Gazette & Courier - Monday, September 13, 1875
News about home: Greenfield items
Greenfield - The bricklayers have finished their work at the Reservoir dam, and there is now only a little cleaning up to do before filling the pond. That was a bad break in the main pipe a week ago yesterday. It was right in the Barton brook, and those who saw it say that a large volume of water was thrown into the air, 25 or 30 ft., making a fountain on a grand and magnificent scale.
Gazette & Courier - Monday, September 6, 1875
News about home: Greenfield items
(Greenfield) The biggest thing in the way of cucumbers has been raised by John Holton of Gill. He brought two into town Sat., one measuring 5 ft. and the other 5 ft. and 8 inches in length. They grew in coils, like snakes. The shorter one can be seen in Moody’s window.
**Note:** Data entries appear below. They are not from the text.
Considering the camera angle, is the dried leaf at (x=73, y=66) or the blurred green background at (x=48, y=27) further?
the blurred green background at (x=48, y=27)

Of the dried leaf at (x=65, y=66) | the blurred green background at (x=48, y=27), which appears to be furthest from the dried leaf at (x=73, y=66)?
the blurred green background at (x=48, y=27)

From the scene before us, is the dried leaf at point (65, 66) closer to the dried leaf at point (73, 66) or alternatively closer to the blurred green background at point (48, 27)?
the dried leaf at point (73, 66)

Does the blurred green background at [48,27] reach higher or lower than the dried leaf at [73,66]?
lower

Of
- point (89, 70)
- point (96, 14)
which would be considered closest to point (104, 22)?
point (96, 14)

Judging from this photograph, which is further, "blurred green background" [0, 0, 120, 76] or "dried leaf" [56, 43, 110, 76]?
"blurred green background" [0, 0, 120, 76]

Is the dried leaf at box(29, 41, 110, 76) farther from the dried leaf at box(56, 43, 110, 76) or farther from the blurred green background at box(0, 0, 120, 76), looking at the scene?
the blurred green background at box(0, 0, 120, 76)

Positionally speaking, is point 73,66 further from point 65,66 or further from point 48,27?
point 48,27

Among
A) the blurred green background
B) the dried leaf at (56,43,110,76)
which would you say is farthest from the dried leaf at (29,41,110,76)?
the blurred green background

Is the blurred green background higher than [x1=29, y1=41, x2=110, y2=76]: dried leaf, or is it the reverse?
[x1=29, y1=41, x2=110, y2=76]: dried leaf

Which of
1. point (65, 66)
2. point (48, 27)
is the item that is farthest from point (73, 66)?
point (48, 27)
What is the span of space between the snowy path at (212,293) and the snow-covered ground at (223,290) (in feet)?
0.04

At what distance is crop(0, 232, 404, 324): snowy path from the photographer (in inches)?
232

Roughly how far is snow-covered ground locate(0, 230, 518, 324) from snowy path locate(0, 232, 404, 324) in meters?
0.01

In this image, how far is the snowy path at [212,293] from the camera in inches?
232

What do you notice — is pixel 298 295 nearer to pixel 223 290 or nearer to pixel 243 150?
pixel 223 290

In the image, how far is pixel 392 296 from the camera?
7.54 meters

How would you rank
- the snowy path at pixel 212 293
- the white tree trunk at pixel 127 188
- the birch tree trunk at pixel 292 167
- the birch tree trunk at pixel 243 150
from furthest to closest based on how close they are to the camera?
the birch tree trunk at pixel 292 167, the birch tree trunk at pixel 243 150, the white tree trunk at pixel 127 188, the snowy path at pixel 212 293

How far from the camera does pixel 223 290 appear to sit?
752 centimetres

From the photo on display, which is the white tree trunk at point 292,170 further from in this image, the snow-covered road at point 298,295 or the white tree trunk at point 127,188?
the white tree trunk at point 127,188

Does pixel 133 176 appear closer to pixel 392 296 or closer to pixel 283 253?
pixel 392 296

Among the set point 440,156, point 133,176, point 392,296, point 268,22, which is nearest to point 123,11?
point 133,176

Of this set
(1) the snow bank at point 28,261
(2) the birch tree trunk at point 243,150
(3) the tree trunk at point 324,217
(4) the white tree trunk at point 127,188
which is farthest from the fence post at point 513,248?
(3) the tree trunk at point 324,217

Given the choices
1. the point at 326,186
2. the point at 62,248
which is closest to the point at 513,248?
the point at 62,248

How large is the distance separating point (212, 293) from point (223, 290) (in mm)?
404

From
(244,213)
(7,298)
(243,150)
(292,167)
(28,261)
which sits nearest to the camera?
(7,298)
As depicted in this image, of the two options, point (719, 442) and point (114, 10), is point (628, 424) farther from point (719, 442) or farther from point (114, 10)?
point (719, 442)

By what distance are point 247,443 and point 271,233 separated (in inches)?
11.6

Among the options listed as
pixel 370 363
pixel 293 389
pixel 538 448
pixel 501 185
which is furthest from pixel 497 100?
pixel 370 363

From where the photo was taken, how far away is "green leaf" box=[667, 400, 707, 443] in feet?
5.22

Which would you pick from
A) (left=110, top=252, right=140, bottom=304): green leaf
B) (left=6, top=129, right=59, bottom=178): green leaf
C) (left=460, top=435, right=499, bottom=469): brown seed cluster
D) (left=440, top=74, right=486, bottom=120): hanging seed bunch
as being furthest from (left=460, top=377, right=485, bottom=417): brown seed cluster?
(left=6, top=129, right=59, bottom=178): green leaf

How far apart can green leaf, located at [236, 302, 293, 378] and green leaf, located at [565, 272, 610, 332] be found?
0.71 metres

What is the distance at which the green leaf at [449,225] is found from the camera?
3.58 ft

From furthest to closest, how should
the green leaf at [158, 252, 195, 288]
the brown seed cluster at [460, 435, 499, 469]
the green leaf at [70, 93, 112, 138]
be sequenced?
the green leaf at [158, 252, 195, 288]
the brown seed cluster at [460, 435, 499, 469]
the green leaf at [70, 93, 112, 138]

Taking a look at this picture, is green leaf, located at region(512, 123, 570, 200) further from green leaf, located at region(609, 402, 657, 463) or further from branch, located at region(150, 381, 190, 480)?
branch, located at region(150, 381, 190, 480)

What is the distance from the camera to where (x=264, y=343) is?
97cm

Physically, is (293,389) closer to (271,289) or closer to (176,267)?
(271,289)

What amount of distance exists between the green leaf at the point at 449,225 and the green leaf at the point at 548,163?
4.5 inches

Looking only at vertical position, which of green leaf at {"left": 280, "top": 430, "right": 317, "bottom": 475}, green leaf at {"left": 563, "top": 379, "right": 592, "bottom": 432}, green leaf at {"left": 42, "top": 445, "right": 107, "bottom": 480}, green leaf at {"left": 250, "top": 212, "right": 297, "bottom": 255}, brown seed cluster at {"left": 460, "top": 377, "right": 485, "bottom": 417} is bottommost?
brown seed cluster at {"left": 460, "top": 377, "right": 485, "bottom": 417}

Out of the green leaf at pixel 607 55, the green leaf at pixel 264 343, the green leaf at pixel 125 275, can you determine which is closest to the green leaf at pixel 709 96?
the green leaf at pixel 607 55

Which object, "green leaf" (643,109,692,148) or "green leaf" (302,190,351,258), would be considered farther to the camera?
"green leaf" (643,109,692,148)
Gazette & Courier - Monday, August 30, 1875
What savages think of twins
In Africa according to Dr. Robert Brown ("Races of Mankind") the birth of twins is commonly regarded as an evil omen. No one, except the twins themselves and their nearest relatives, is allowed to enter the hut in which they first saw light. The children are not to play with other children, and even the utensils of the hut are not permitted to be used by any one else.
The mother is not allowed to talk to any one not belonging to her own family. If the children both live till the end of the 6th year, it is supposed that Nature has accommodated herself to their existence, and they are thenceforth admitted to association with their fellows. Nor is this abomination of twin births restricted to Africa.
In the island of Bali, near Java, a woman who is so unfortunate as to bear twins is obliged, along with her husband, to live for a month at the sea shore or among the tombs, until she is purified. The Khasias of Hindostan consider that to have twins assimilates the mother to the lower animals, and one of them is frequently put to death.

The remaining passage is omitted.